VIDEO: Armand Van Helden, "I Want Your Soul"
As Boston goes, the origin stories of superstar DJs are few and far between. One of the biggest, if not the biggest, is the tale of Armand Van Helden, creator of #1 hits (“You Don’t Know Me”), remixer of stars (Tori Amos, Justin Timberlake, Daft Punk, Britney Spears), and former Bunker Hill Community College student. Although the multi-ethnic musicmaker has lived most of his life in New York, he was born in Boston, in 1970, and was instrumental in the rebirth of the Loft nightclub 18 years later. His new Ghettoblaster (Ultra) reflects his formulative years in Kenmore Square, from his early period as a freestyle DJ to the cultural amalgam of the Loft. I reached him in his apartment in New York City to talk about his Boston roots, party girls, and his killer new album.
I love the single you did with Fat Joe (“Touch Your Toes”), and I hear it getting played out more and more. How did you get together with someone like Fat Joe?
Most of the time, I kind of do my street hustle to get artists. But that particular song was shopped to me by my manager. I’ve been a fan of Fat Joe since “Flow Joe.”
There’s a lot of that sound now. Ghettoblaster seems more street-oriented — would you say you’re reaching out to that crowd?
When I finished the album, I didn’t even know what to call it. My intention was to have it as a throwback album. When I start an album, I have to set some ground rules. If I don’t, I turn in a bizarre-sounding album! So this was 1985 to ’93. Urban, not rock. Up-tempo soul music. House music, early Chicago stuff, freestyle, hip-house, and club music: Janet Jackson, Shannon, Madonna even.
When’s the Ghettoblaster world-domination tour?
There’s no tour. I like to make music and then put it out and go back to what I was doing before. But it doesn’t work that way, obviously. People want to see you.
I guess once you get to that point, you’re at the top of a certain game.
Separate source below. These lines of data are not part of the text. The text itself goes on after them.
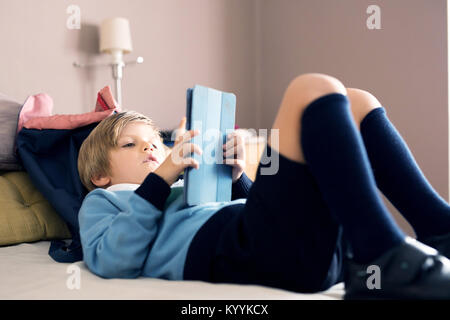 Boy using digital tablet dans la chambre à coucher dans la chambre à coucher Banque D'Images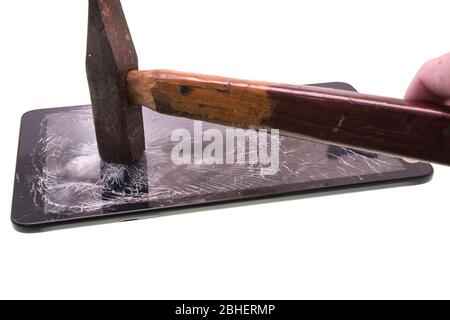 Un marteau frappe sur un écran de tablette, une tablette est détruite Banque D'Images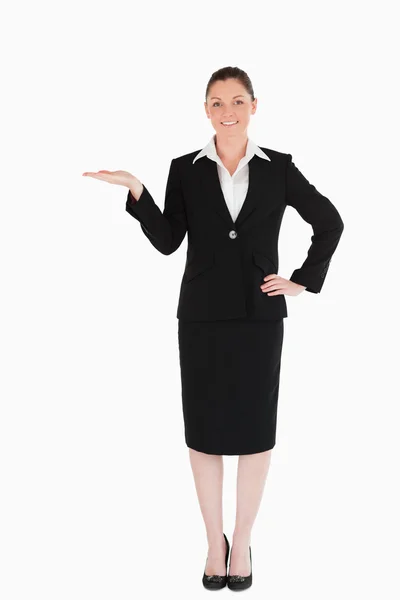 Charming woman in suit showing a copy space — Stock Photo, Image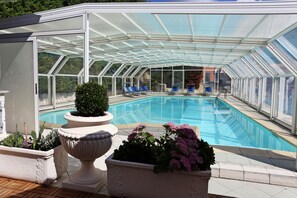 A covered swimming pool with clear glass walls, blue lounge chairs, and potted plants. - Astoria (Salsomaggiore Terme)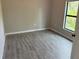 Spacious bedroom with tile floors and large window at 13460 Tolman Ave, Port Charlotte, FL 33953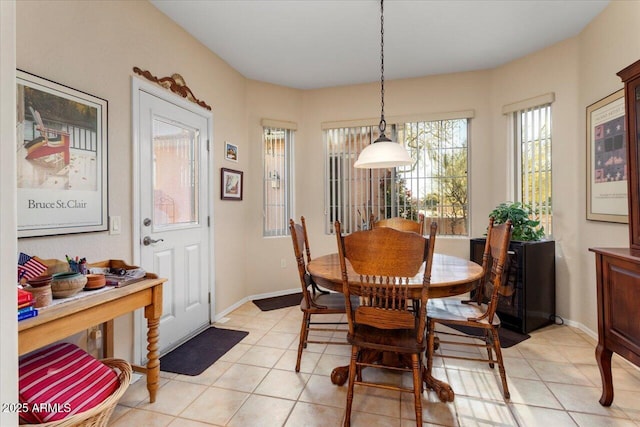 dining room with light tile patterned flooring and baseboards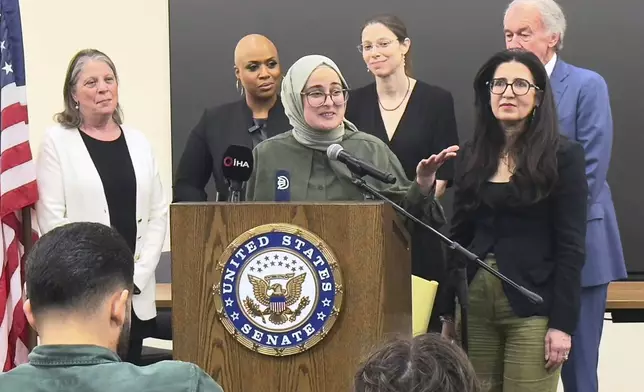 FILE - Tufts University student from Turkey, Rumeysa Ozturk, who was arrested by immigration agents while walking along a street in a Boston suburb, talks to reporters on arriving back in Boston, May 10, 2025, a day after she was released from a Louisiana immigration detention center on the orders of a federal judge. (AP Photo/Rodrique Ngowi, File)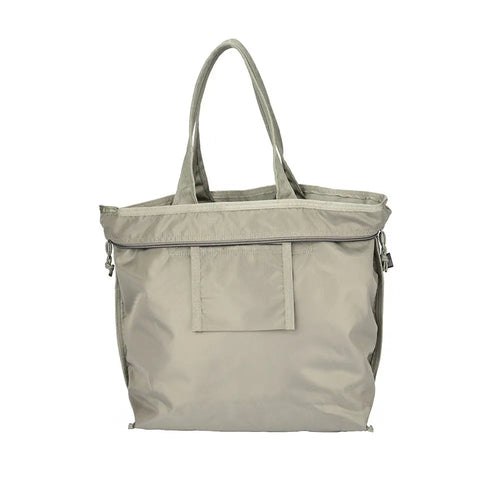 The MIS Tote Bag in Coyote Brown is a water-resistant Cordura Nylon tote with two handles, front pocket, and heavy-duty zipper top, photographed against a plain white background.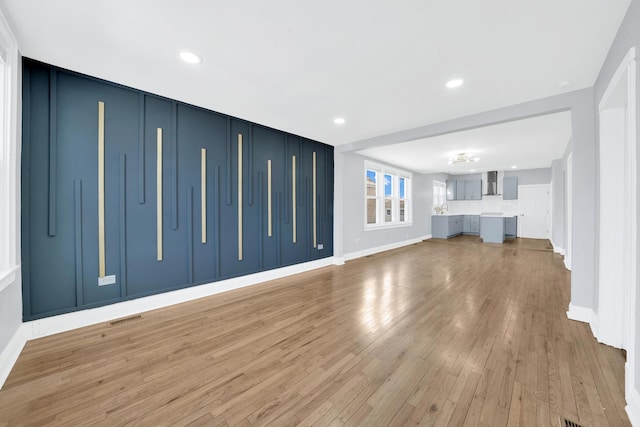 unfurnished living room featuring visible vents, light wood-type flooring, recessed lighting, and baseboards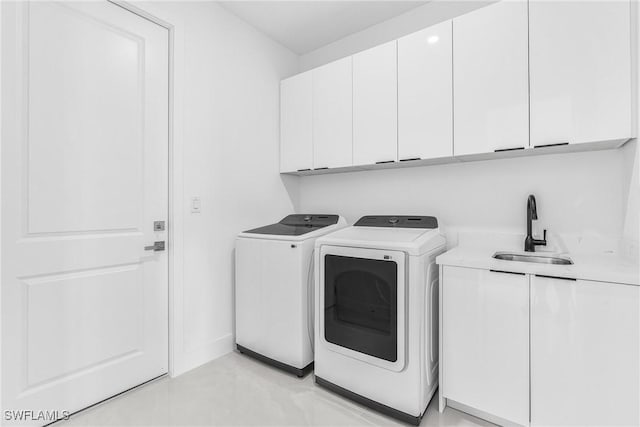 clothes washing area with cabinet space, baseboards, washer and clothes dryer, and a sink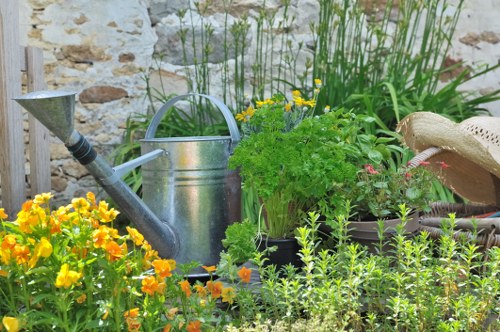 The image depicts a vibrant garden scene featuring a variety of plants and garden elements. In the foreground, there are bright yellow flowers with orange blooms, contrasting with lush green foliage. Behind the flowers, a weathered stone wall provides a rustic backdrop. To the right, a metal watering can is placed among potted plants, including leafy green herbs and flowering plants with small pink blossoms. Tall, grass-like plants with narrow leaves grow behind the watering can, adding height and texture to the garden bed. On the far right, a straw garden hat rests atop the soil or a container, suggesting outdoor gardening activity. The overall scene showcases a well-tended, diverse garden space that highlights the use of various plant types, garden tools, and containers, aligned with professional gardening and landscaping services in the Clapham area. The weather appears bright and sunny, enhancing the vibrant colours of the garden.
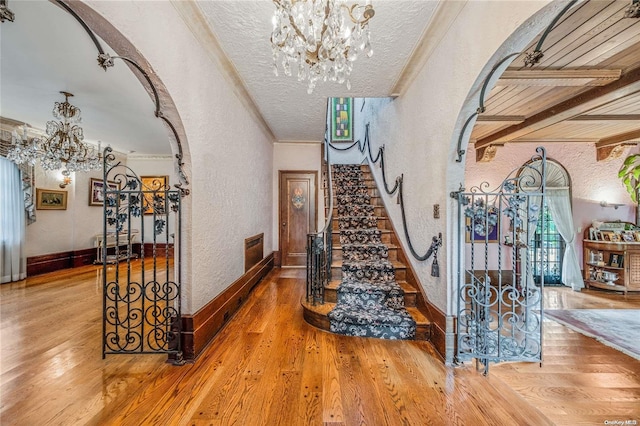 stairs featuring a textured ceiling, crown molding, a notable chandelier, and hardwood / wood-style flooring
It all comes down to what you buy. I don’t buy anything, so I don’t have debt, so I don’t have to work if I don’t want to. The majority of the other people in my field, they don’t have that choice. They buy houses in different countries, they buy expensive cars, they go crazy. I don’t buy anything, so I can afford to do nothing.
You mentioned freestyle — “I Want Your Soul” is another one of my favorites. Where is that sample from?
From around ’85, Siedah Garrett’s “Do You Want It Right Now?” It was actually from a movie called Fast Forward. It was kind of like a dance-school hip-hop, but not hip-hop. Like in [the 1984 film] Breakin’, when they battle in a nightclub, but they’re doing more like, ballet. It’s just, weird.
I gotta go rent that.
Yeah, it’s pretty funny. It’s a sound I was shooting for — it’s soul, but it’s not. It’s not house music. It’s not exactly freestyle, either. It’s what mainstream dance was at the time, but I make it bigger. ’Cause a lot of the sound of that time was flatter than today. With the technology of today, you can make it more lush.
How did The Loft come to be? What was it, in your words, and how did it become such a success?
The Loft was a club that was open 2 to 8 am, where the Hard Rock Café is now. Back then it was a private-membership club. When I came in, they had just reopened it, and I went to the Loft and it was a bunch of old people, there was no youth element. And without youth injection, what do you got? You’re just sustaining a lifestyle.
So how did you get the kids to stay up? What did you do differently?
At the time, 1991, the whole rave thing was taking off — I mean it was taking off, and a good friend of mine, Tom Mello, was doing 15,000 people in some building in Massachusetts with rave DJs, and I was like, “You know, I have two floors at the Loft, you can use the top floor,” and he was like, “Oh word, that’s cool.” And I was like, “Bring all your rave DJs and we’ll make it work.”
So you had rave music on the top floor and more of a deep-house vibe downstairs?
That’s why the Loft became what it was. And the thing that was more silly was the Loft itself. The men’s bathroom was in the back of the house floor, but the women’s bathroom was in the back of the rave room. And I’d watch the ghetto girls come in, and they wouldn’t go pee! They were scared to walk through a bunch of kids with glowsticks and go into the bathroom! Obviously, in a couple months’ time, the floors intermixed. The rave people were probably afraid of the house floor, period! But later the kids from the house floor would go upstairs at 2 or 3 and be buggin’ out to early jungle or drum ’n’ bass. We smashed together two people that didn’t mix.